No, the privilege comes from knowing that those of us in Government have the chance every day to make a difference. The greatest gift that any of us can be given is the opportunity to lead lives of purpose in public service – to know that by our efforts others stand taller. But with that privilege comes a duty. To ask ourselves if what we are doing is genuinely transformative. Can we prove that we have made a difference? Can we demonstrate the effectiveness of what we have done with other people’s money? Can we prove that the regulations and agencies we have established have made clear, demonstrable, measurable, improvements to the lives of others? And can we prove that in a way that our fellow citizens can recognise and appreciate?
I ask, because I am conscious, in line with the starting imperative of FDR’s reform mission, just how distant, in so many senses, Government is from the people.
It is not just that all major Government departments are based in London, with the impact that concentration of senior jobs has on our economy. It is also the case that Westminster and Whitehall can become a looking-glass world. Government departments recruit in their own image, are influenced by the think tanks and lobbyists who breathe the same London air and are socially rooted in assumptions which are inescapably metropolitan.

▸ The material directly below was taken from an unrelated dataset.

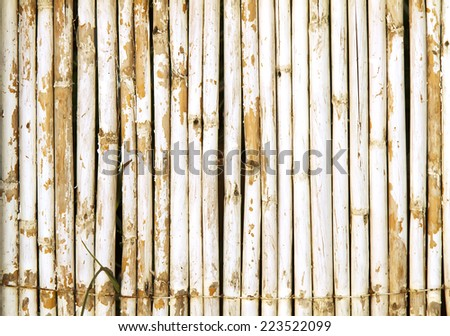 Old Bamboo Wall With Weathered White Paint Background Texture - stock photo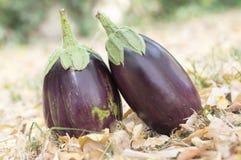 Η μελιτζάνα, μελιτζάνα, melongene καλλιεργεί αυγό, φρούτα κολοκύνθης της Γουινέας στη χλόη και ξηρά φύλλα φθινοπώρου Στοκ Φωτογραφία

There is a tendency, and I am certainly not immune to it, to see success in Government measured by the sound of applause in the village, not the weight we lift from others’ distant shoulders. Favourable media commentary, pressure group plaudits, peer group approval, they all drive activity. But what is less often felt is the pressure to show, over time, that programmes have been effective and enduring. Of the 108 major programmes for which Government is responsible, only 8% are actually assessed to judge if they have been delivered effectively and have brought about the desired effects.
Of course we politicians are principally to blame. We go for the sugar rush that comes from announcing radical initiatives, unveiling dramatic overhauls, launching new spending programmes, ramping up this and rolling out that. Done right, such moments can galvanise the system into action. But at times we risk the hunger for new policy announcements becoming insatiable.
And there is also a tendency in Government to applaud the gracefully performative and overlook the boringly transformative. Inclusive lanyards, progressive hashtags and high-sounding declarations from champions of this-and-that good cause are often signals of noble intent, but they are no substitute for improving exam performance for children from under-performing ethnic minorities, enhancing the ability of prisons to rehabilitate prisoners or shifting our economic model to see higher returns to labour and fewer opportunities for rent-seeking.
Tackling these challenges isn’t easy. Worthwhile things seldom are. But we can begin by changing important ways in which we work in Government.
We can, literally, reduce the distance between Government and people by relocating Government decision-making centres to different parts of our United Kingdom. And in doing so we should be striving to reflect the full diversity of our United Kingdom. Why shouldn’t some of the policymakers intimately involved in reshaping our approach to energy and the decarbonisation of our economy be in Teesside, Humberside and Aberdeen? Shouldn’t those thinking about this sector be part of the communities whose jobs depend on getting these decisions right?
And why are so many of those charged with developing our tax and welfare policies still based in London?
Wouldn’t it be better for those deciding how taxpayers’ money is spent to be living and working alongside those citizens across the country, from Mansfield to Middlesbrough to Merthyr Tydfil, for whom every pound in tax is a significant inroad into their income? Should we not also be better at recruiting our policymakers from those overlooked and hitherto undervalued communities?
There have been relocations of Government in the past but they have generally been to cities such as Bristol and Sheffield, with a particular socio-economic profile and a particularly large proportion of existing university graduates. We need to be more ambitious for Newcastle, for Teesside and Teesdale, for North Wales, for the North-East of Scotland, for East Lancashire, for West Bromwich.
I also think we need to look at how we can develop an even more thoughtful approach to devolution, to urban leadership and to allowing communities to take back more control of the policies that matter to them. One of the glories of the United States is that there are fifty Governors, all of whom can be public policy innovators. As so often, diversity is strength.
And an important part of bringing Government closer to people is making sure we have not just a wider spread of decision-making across the country but a broader and deeper pool of decision-makers.
Groupthink can affect any organisation – the tendency to coalesce around a cosy consensus, to resist change, look for information to confirm existing biases and to reject rigorous testing of delivery. It is the opposite of the bold, restless experimentation FDR called for. And it is particularly likely to occur when people are drawn from similar backgrounds. Indeed, as the academic Jonathan Haidt has pointed out, when you get a critical mass of people in any organisation who have got similar outlooks, biases and preferences the minority who may dissent become progressively more uncomfortable about doing so.
The more that fluent, intelligent, kind and sensitive people explain that the Emperor’s New Clothes are a thoughtful co-creation blending public and private sector expertise from the textile and non-textile communities, and these have been benchmarked against international norms and sensitive to both body positivity feedback and non-judgemental protocols concerning the tone-policing of issues around personal space, the less likely someone is to say the guy is naked.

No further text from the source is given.